** Opening Extracted text block **

SNP Calling Workflow

by Cosmika Goswami and Umer Zeeshan Ijaz

This is a workflow to detect SNPs from whole genome sequencing data. Here we have Clostridium Difficile strain 078 genomic samples, sequenced through Illumina MiSeq to obtain 300bp long pair-end reads. The basic steps of the workflow is as follows:

1. Arrange Paired-end Reads

Step 1(a): We have 3 samples of Cdiff078 with 61 contigs and paired-end reads.
[cosmika@quince-srv2 ~/snp_calling_tutorial]$ ls data/
Step 1(b): Arrange the sequence files according to pairs for each sample, creating 3 folders with a 'Raw' subfolder within each of them.
[cosmika@quince-srv2 ~/snp_calling_tutorial]$ for i in $(awk -F"L001" '{gsub("_$","",$1);print $1}' <(ls data/*.fastq.gz) | sort | uniq); do mkdir $(basename $i); mkdir $(basename $i)/Raw; cp $i*.fastq.gz $(basename $i)/Raw/. ; done
[cosmika@quince-srv2 ~/snp_calling_tutorial]$ ls -d sample*
sample1  sample2  sample3

2. Quality Trimming

We will do the quality trimming of the raw Illumina reads using 'sickle'. Sickle is a tool that uses sliding windows along with quality and length thresholds to determine when quality is sufficiently low to trim the 3'-end of reads and also determines when the quality is sufficiently high enough to trim the 5'-end of reads. It gives 3 files - forward reads, backward reads and singles. With filter of minimum phred-quality score 20 and minimum read size as 10, create forward and backward pair-end FASTQ files.
[cosmika@quince-srv2 ~/snp_calling_tutorial]$ for i in $(ls -d sample*/); do echo $i; cd $i; ls Raw; sickle pe -f Raw/*_R1_001.fastq.gz -r Raw/*_R2_001.fastq.gz -t sanger -o trimmed.$(basename ${i})_R1.fastq -p trimmed.$(basename ${i})_R2.fastq -s singles.$(basename ${i}).file.fastq -q 20 -l 10 ; cd ..; done
[cosmika@quince-srv2 ~/snp_calling_tutorial]$ ls -d sample*/*.fastq
sample1/singles.sample1.file.fastq  sample1/trimmed.sample1_R1.fastq  sample1/trimmed.sample1_R2.fastq
sample2/singles.sample2.file.fastq  sample2/trimmed.sample2_R1.fastq  sample2/trimmed.sample2_R2.fastq
sample3/singles.sample3.file.fastq  sample3/trimmed.sample3_R1.fastq  sample3/trimmed.sample3_R2.fastq

3. Sequence Alignment and Quality Check

Step 3(a): First we will Index the reference FASTA file of Clostridium Difficile 078, using BWA.

** Closing Extracted text block **
** Opening Recorded information block **

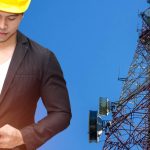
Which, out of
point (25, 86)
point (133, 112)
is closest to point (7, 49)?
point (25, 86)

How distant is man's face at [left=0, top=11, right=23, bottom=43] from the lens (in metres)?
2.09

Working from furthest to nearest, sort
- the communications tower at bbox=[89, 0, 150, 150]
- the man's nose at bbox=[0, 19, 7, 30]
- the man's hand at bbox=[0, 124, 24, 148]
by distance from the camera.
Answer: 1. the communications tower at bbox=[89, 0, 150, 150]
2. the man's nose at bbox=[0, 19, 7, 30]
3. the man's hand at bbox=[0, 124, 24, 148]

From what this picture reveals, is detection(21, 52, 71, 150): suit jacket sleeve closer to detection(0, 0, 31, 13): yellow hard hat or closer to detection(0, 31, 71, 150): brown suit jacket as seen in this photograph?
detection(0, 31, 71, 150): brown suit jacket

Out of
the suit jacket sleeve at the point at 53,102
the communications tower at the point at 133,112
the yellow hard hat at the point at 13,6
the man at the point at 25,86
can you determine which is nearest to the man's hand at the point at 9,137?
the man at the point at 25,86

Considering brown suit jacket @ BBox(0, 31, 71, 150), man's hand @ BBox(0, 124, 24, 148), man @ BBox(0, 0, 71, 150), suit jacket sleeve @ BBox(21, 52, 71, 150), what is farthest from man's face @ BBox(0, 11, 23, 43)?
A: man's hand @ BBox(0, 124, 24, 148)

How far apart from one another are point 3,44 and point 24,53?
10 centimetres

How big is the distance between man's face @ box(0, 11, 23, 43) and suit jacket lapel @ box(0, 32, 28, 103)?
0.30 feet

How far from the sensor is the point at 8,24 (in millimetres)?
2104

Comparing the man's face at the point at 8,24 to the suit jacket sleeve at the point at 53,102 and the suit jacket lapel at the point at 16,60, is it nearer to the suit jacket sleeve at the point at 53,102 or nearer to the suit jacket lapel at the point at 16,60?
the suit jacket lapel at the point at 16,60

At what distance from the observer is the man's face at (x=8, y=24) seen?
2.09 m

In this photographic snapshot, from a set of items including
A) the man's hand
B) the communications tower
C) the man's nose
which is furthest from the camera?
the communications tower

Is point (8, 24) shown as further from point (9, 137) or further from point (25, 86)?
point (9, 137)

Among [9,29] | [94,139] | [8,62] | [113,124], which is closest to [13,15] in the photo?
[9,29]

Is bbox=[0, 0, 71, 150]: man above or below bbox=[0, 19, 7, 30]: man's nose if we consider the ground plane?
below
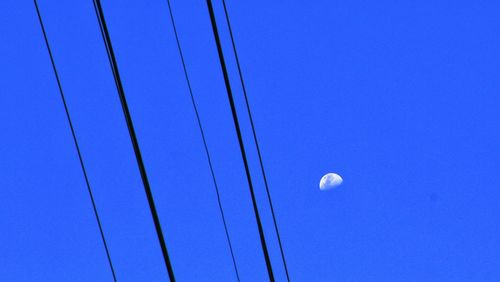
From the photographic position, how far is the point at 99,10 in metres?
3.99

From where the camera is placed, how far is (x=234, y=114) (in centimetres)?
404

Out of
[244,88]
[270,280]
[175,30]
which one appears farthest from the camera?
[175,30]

** Closing Recorded information block **
** Opening Recorded information block **

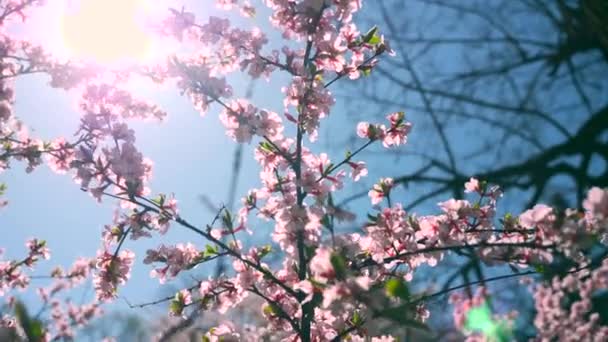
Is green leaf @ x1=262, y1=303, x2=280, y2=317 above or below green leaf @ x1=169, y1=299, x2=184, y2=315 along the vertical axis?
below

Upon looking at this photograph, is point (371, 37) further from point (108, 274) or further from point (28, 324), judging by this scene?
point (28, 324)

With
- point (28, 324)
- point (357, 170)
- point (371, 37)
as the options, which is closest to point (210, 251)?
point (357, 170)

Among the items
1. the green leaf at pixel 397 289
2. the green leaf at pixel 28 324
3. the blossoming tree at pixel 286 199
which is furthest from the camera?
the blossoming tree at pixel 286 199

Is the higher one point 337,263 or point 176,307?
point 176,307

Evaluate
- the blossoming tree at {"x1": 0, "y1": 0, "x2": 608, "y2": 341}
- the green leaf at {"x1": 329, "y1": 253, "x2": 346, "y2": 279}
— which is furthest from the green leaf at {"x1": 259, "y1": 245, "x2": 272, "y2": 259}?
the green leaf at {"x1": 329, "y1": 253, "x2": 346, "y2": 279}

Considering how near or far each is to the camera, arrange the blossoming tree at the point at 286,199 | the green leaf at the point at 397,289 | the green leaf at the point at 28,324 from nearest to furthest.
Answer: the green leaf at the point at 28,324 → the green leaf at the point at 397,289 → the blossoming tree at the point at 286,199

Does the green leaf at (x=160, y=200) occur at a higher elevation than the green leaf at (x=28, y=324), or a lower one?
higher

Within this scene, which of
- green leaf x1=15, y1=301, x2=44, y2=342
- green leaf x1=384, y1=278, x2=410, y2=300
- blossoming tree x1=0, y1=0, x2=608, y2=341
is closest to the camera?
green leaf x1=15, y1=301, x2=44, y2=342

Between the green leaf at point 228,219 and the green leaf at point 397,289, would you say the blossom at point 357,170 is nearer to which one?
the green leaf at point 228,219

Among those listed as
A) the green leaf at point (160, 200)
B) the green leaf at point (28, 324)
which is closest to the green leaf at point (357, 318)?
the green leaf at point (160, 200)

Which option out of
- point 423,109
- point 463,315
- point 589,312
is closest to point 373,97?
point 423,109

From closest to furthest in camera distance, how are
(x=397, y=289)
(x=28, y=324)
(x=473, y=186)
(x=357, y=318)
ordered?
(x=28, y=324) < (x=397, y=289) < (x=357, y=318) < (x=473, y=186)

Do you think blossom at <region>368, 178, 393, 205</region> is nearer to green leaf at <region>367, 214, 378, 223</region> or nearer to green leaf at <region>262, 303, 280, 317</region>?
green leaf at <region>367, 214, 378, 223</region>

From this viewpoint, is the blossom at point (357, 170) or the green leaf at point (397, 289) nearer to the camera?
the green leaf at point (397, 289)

** Closing Recorded information block **
** Opening Recorded information block **

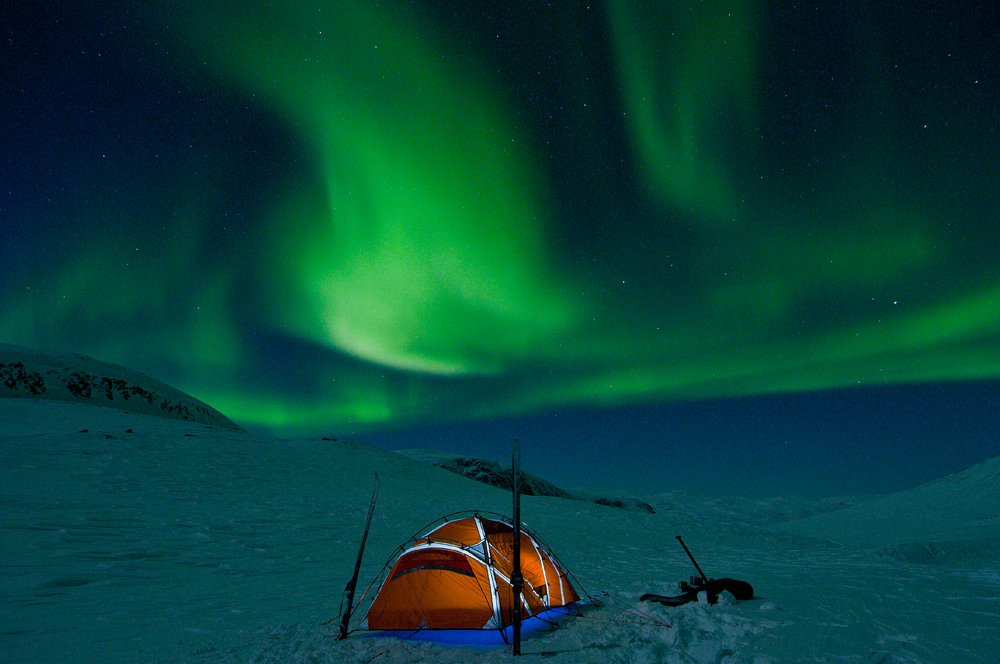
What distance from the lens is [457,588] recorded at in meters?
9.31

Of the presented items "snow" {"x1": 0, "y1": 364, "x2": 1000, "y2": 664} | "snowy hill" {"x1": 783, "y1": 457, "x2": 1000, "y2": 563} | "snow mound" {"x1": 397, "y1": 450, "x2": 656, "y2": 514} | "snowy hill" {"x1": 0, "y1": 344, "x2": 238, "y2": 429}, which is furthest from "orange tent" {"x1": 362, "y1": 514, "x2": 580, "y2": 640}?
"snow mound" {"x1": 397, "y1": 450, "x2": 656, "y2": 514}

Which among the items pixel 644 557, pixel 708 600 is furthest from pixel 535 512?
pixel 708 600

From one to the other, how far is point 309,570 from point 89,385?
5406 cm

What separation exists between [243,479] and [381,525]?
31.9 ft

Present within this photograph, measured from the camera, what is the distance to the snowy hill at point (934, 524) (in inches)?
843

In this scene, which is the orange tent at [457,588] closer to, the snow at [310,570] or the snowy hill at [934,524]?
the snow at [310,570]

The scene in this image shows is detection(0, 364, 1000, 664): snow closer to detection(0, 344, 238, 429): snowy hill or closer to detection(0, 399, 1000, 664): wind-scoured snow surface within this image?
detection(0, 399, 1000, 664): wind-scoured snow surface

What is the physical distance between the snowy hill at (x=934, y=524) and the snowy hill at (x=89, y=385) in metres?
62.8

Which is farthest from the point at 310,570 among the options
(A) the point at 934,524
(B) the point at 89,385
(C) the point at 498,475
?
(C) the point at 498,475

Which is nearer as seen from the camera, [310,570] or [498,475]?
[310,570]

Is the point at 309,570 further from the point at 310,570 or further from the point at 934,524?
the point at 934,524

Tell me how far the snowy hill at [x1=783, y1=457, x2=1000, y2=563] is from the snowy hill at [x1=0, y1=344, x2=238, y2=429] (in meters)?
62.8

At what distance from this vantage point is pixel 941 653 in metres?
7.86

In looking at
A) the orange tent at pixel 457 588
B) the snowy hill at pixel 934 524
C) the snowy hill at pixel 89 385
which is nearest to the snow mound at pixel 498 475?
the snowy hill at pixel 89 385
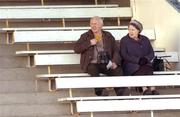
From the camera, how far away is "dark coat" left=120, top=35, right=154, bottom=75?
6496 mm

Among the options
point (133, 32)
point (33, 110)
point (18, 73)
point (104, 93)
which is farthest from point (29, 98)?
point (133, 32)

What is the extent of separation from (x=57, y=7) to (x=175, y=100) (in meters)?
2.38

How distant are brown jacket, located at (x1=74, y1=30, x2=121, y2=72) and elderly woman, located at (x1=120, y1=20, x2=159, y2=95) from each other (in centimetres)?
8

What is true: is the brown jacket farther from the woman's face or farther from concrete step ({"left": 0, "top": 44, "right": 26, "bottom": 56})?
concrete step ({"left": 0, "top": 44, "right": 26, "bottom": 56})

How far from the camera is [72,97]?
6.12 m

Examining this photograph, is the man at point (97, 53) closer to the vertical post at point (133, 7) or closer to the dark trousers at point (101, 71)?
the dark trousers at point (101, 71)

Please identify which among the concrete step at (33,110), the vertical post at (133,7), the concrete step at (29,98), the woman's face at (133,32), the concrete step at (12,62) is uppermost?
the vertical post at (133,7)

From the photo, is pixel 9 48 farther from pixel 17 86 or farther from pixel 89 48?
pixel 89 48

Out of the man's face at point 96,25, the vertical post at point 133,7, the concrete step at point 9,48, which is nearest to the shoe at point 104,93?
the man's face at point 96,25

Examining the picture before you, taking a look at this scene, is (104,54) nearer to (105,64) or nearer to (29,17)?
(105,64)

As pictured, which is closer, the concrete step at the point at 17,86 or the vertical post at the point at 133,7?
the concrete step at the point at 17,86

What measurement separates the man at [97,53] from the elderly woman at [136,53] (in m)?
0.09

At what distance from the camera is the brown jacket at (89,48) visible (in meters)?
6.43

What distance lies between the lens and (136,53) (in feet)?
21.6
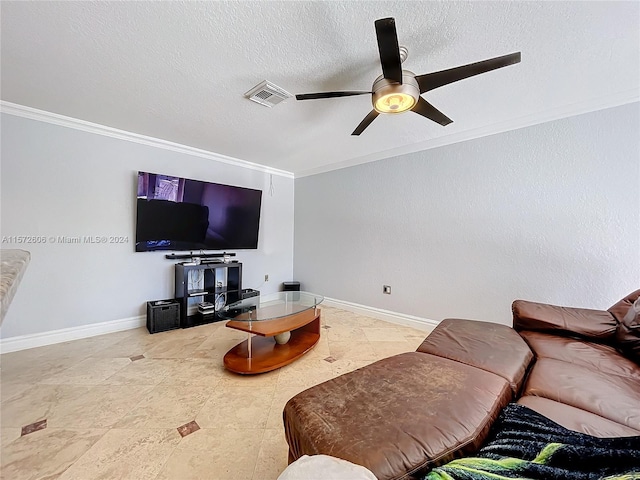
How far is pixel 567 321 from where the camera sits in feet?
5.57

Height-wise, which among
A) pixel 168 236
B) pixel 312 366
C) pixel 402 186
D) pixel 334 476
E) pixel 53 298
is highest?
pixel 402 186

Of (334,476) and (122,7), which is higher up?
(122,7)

** Closing Recorded information block **

> **Exercise aim**
Using the SNP calling workflow, answer these:
1. On what instrument were the Clostridium Difficile 078 samples sequenced, and what read length did that give?
2. What minimum phred-quality score and minimum read size are set for trimming with sickle?
3. What tool is used to index the reference FASTA file?

> **Solution for this exercise**
1. Illumina MiSeq, giving 300bp long pair-end reads.
2. A minimum phred-quality score of 20 and a minimum read size of 10.
3. BWA.